SÜFYÂN-I SEVRÎ -RAHMETULLÂHİ ALEYH- HAZRETLERİ’NDEN HİKMETLİ SÖZLER

“Horasan’a gidip tebliğde bulunman; senin için Mekke’de mücâvir olmandan (orada ikamet etmenden) daha kazançlıdır.”

SON NEFES!

Süfyân-ı Sevrî Hazretleri’nin genç yaşta beli bükülmüştü. Sebebini soranlara şöyle derdi:

“–Kendisinden ilim tahsil ettiğim bir hocam vardı.

Vefâtı esnasında ona telkinde bulunduğum hâlde bir türlü kelime-i tevhîdi söyleyemedi.

İşte bu hâli görmek, benim belimi büktü.”

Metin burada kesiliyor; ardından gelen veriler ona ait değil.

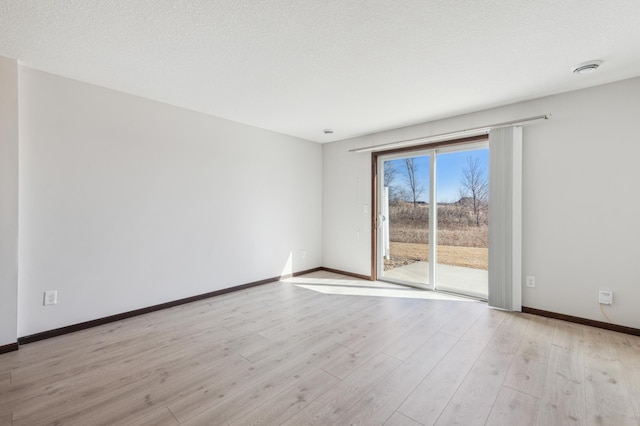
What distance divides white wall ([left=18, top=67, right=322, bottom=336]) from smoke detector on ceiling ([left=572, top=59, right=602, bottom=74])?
3.71m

(Attâr, Tezkire, s. 70, Erkam Yayınları, İstanbul 1984)

NE KADAR KALACAKSAN

  • Dünyada kalacağın kadar dünyana çalış,
  • Âhirette kalacağın kadar âhiretine çalış! (Ebû Nuaym, Hilye, VII, 56)
  • Eğer bir yere toplanmış bir kalabalığa tellâl;

“–Bugün akşama kadar yaşayacağım, diyebilen varsa ayağa kalksın!” diye îlân etse;

Bir tek kişi bile ayağa kalkamaz.

Şaşılacak şeydir ki, bu hakikate rağmen bütün halka;

“–Her kim ölüme hazırlık yapmış ise ayağa kalksın!” diye îlân edilse;

Yine bir tek kişi bile yerinden kalkamaz!..

KUL HAKKINDAN SAKIN!

Allah -azze ve celle- Hazretleri’nin huzûruna;

  • O’nunla senin arandaki yetmiş günah ile çıkman,
  • Seninle kullar arasındaki bir günah ile çıkmandan,

Senin için daha hafiftir.

(Bu sözle alâkalı olarak, İmam Kurtubî şöyle der):

–Bu söz doğrudur. Zira;

  • Allah Teâlâ ganî ve cömerttir,
  • Âdemoğlu ise fakir ve yoksuldur.

İnsan o gün, üzerindeki günahı uzaklaştıracak bir haseneye bile muhtaçtır ki, onunla mîzânı ağır bassın, hayır ve sevâbı çok olsun. (Kurtubî, Tezkire, s. 726)

 

ÖNCE HELÂL LOKMA

  • Kişinin dindarlığı, ekmeğinin helâlliği nisbetindedir.

Sordular:

–Efendim! Namazı birinci safta kılmanın fazîletini anlatır mısınız?

–Kardeşim!

  • Sen ekmeğini nereden kazanıyorsun, ona bak!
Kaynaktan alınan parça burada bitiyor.